If $x_1, x_2, \ldots , x_n \sim \operatorname{Exp}(\lambda)$, then find $P(x_1 \mid \sum_{i=1}^{n} x_{i}=t)$.
My approach is, $t=\sum_{i=1}^{n}x_i \sim \operatorname{Gamma}(n, \lambda)$, and $v=\sum_{i=2}^{n} x_{i} \sim \operatorname{Gamma}(n-1, \lambda)$. After that, I cannot proceed.

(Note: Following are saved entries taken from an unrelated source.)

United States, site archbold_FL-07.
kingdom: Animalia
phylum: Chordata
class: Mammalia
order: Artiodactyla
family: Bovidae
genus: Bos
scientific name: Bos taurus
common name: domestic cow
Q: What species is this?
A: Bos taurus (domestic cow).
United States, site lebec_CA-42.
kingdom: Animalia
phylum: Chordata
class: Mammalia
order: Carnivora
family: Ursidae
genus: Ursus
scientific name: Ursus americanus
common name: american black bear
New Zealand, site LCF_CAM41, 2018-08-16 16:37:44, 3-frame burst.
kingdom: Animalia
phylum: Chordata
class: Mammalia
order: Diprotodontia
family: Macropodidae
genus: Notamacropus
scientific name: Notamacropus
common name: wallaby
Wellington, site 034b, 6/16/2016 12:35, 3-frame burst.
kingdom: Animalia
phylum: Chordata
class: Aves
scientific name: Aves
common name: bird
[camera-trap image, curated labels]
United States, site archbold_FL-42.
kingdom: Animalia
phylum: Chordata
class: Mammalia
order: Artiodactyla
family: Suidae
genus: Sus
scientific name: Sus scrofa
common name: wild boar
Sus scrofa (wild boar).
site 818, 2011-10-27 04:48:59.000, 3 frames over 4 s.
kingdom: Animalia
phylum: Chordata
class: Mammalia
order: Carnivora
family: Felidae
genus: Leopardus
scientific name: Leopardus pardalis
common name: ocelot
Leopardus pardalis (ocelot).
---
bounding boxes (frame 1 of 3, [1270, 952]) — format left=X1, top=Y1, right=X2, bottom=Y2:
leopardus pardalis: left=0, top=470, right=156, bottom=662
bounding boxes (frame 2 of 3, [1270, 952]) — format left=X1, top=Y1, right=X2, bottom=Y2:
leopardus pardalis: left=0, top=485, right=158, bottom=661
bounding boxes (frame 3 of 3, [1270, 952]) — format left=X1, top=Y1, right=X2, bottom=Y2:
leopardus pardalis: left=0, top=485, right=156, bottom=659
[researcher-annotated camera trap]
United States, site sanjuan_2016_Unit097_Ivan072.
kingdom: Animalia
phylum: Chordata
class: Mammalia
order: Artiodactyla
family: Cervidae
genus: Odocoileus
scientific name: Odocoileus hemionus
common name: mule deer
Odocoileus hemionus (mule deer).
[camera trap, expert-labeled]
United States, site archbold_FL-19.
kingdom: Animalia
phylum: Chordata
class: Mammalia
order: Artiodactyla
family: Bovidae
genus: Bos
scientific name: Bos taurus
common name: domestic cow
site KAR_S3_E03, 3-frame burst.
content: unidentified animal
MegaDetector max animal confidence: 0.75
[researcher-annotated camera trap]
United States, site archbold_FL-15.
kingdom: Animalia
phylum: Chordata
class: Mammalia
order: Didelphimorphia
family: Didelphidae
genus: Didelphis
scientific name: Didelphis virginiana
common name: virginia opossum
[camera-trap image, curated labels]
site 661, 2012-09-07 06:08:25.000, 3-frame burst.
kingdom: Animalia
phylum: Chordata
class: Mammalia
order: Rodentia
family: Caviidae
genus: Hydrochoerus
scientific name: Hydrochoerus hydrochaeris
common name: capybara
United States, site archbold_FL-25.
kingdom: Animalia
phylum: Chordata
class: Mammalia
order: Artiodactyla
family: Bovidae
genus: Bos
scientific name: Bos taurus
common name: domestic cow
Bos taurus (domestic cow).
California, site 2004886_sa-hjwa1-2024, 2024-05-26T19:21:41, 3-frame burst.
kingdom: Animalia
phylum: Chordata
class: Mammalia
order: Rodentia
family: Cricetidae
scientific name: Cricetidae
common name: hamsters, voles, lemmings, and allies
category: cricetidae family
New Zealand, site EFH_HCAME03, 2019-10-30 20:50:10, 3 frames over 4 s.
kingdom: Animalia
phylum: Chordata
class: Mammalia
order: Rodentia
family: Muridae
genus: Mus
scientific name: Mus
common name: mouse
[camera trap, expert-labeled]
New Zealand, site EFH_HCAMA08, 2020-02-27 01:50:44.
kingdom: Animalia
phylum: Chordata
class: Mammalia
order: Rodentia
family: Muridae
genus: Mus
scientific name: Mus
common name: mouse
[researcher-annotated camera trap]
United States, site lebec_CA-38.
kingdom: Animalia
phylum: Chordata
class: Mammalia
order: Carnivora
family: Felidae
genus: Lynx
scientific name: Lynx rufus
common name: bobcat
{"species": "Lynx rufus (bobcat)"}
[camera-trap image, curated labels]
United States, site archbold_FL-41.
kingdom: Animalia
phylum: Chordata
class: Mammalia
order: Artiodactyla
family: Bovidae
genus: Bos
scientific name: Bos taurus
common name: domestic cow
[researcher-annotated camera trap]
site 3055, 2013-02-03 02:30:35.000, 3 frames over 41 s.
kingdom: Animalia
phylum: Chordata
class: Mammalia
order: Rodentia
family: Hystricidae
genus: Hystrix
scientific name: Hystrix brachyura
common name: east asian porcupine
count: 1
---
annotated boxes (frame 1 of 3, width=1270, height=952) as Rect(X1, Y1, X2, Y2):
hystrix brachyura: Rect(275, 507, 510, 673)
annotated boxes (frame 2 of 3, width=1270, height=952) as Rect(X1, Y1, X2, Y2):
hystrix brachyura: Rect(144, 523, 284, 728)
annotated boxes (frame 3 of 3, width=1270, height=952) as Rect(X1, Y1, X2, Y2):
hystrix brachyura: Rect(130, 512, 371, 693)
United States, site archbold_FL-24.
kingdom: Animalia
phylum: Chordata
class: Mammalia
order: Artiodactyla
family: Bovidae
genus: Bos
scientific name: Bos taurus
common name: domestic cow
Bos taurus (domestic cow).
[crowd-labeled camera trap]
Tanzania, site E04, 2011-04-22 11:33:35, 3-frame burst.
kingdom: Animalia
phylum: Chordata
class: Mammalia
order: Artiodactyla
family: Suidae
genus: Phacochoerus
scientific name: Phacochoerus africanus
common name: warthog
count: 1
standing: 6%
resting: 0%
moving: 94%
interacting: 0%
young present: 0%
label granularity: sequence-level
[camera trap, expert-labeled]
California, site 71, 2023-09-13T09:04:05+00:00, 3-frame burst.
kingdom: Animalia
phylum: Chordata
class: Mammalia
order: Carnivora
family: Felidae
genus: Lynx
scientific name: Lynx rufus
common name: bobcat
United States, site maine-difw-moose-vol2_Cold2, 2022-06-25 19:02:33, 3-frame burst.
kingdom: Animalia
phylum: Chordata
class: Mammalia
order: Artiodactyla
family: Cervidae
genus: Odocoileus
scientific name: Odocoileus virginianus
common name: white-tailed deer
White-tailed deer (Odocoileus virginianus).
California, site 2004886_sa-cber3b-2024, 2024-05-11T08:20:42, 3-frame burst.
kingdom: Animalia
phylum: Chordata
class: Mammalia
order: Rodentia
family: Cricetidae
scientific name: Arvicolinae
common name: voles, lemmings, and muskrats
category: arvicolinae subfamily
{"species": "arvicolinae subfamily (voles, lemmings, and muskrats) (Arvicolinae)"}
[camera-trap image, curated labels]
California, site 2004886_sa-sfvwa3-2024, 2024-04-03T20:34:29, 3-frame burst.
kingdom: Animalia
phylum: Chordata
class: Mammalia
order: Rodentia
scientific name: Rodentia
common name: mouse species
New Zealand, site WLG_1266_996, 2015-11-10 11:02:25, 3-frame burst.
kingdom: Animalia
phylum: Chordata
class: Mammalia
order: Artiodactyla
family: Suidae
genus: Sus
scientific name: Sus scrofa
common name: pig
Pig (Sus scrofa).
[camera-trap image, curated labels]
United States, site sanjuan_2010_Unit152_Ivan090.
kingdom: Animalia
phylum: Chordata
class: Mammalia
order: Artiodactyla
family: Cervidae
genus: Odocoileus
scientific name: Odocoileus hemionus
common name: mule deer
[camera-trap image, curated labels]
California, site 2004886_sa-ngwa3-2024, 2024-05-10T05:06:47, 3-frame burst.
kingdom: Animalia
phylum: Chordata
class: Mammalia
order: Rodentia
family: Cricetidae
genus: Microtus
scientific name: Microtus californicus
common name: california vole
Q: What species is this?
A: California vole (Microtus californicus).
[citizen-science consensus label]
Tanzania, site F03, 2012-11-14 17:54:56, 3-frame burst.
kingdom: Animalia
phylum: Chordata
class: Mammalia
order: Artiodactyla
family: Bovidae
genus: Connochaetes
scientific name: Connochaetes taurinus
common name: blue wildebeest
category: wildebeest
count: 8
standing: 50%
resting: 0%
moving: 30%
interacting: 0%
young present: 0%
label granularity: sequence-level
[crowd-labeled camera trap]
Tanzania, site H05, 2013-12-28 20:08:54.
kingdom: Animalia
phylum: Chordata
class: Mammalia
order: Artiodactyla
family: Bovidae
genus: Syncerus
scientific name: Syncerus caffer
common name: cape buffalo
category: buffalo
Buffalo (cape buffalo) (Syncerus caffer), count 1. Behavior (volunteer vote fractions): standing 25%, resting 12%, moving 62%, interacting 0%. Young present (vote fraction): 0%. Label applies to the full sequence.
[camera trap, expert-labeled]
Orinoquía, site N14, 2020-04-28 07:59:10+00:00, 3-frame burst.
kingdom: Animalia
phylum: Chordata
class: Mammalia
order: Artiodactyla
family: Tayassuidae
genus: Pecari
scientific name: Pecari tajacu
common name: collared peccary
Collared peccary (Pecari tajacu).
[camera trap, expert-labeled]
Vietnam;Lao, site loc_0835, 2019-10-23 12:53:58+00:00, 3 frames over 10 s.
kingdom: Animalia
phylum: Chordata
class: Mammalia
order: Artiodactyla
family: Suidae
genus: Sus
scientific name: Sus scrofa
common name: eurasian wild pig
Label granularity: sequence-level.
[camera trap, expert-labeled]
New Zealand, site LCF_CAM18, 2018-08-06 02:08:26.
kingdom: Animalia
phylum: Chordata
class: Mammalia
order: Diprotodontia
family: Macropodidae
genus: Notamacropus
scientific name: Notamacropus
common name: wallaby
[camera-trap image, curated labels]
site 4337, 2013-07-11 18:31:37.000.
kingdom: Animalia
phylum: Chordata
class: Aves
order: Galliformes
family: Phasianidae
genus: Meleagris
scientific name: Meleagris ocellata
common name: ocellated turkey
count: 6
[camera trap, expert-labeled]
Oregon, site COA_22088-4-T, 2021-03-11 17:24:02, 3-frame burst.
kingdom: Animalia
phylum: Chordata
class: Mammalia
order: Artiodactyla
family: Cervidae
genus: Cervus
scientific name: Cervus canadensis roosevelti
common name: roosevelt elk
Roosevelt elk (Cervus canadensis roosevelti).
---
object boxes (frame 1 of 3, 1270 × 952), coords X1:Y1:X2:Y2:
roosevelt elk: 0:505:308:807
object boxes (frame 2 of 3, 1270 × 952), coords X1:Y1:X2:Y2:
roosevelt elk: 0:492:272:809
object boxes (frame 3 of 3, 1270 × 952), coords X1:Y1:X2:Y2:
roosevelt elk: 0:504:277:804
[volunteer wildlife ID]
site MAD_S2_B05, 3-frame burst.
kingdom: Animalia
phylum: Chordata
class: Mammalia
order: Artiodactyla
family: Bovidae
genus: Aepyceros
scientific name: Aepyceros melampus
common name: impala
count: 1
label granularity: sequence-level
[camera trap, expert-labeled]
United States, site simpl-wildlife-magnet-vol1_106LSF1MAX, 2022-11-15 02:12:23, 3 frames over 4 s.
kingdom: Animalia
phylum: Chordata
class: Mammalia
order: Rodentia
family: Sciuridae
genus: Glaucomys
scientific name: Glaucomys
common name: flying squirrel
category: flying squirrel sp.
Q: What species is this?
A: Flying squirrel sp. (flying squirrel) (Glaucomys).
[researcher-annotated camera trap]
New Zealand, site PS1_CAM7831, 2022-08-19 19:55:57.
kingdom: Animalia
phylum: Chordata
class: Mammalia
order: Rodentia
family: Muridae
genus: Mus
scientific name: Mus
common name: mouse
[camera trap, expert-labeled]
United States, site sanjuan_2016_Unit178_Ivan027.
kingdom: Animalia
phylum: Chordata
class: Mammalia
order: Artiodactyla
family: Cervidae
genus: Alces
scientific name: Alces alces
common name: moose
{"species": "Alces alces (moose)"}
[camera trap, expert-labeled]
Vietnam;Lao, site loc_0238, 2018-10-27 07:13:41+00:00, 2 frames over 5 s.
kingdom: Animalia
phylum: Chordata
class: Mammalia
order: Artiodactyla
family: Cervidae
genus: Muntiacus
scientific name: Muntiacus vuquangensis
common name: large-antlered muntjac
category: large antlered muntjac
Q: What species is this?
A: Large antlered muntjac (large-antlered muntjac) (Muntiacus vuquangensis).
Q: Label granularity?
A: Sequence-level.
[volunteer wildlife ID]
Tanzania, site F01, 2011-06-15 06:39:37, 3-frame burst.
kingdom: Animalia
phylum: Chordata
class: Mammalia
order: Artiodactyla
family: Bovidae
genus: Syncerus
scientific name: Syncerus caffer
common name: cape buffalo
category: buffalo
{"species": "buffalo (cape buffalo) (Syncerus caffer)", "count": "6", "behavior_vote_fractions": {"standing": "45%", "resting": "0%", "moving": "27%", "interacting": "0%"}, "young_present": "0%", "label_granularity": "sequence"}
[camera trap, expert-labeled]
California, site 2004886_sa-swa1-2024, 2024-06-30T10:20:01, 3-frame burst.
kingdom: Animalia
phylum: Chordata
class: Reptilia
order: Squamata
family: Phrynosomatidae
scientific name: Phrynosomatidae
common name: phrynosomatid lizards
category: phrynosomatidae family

Let $X_1,\ldots,X_n$ be independent $\operatorname{Exp}(\lambda)$ variables. Also, let $T = \sum_{i=1}^{n} X_i$ and $V = \sum_{i=2}^{n} X_i$. Then the joint PDF of $(X_1, S)$ is computed as
$$ f_{X_1,T}(x_1, t) = f_{X_1}(x_1) f_{T\mid\{X_1=x\}}(t) = f_{X_1}(x_1)f_V(t-x_1), $$
and so,
\begin{align*} f_{X_1\mid\{T=t\}}(x_1) = \frac{f_{X_1}(x_1)f_V(t-x_1)}{f_{T}(t)} &= \frac{\lambda e^{-\lambda x_1} \cdot \frac{\lambda^{n-1}(t-x_1)^{n-2}e^{-\lambda(t-x_1)}}{(n-2)!}}{\frac{\lambda^n t^{n-1} e^{-\lambda t}}{(n-1)!}} \\ & (n-1) \frac{1}{t}\left(1-\frac{x_1}{t}\right)^{n-2}. \end{align*}
This means that $(X_1 \mid T = t)$ has the same distribution as $tU_{(1)}$, where $U_{(1)} \sim \operatorname{Beta}(1,n-1)$. In general, a similar computation shows that
$$ \left( \frac{X_1}{T}, \ldots, \frac{X_{n-1}}{T} \right) \stackrel{\text{d}}{=} (U_{(1)},\ldots,U_{(n-1)}),$$
where $(U_{(1)},\ldots,U_{(n-1)})$ are the order statistics of independent uniform variables $U_1, \ldots, U_{n-1}$ over the interval $(0, 1)$.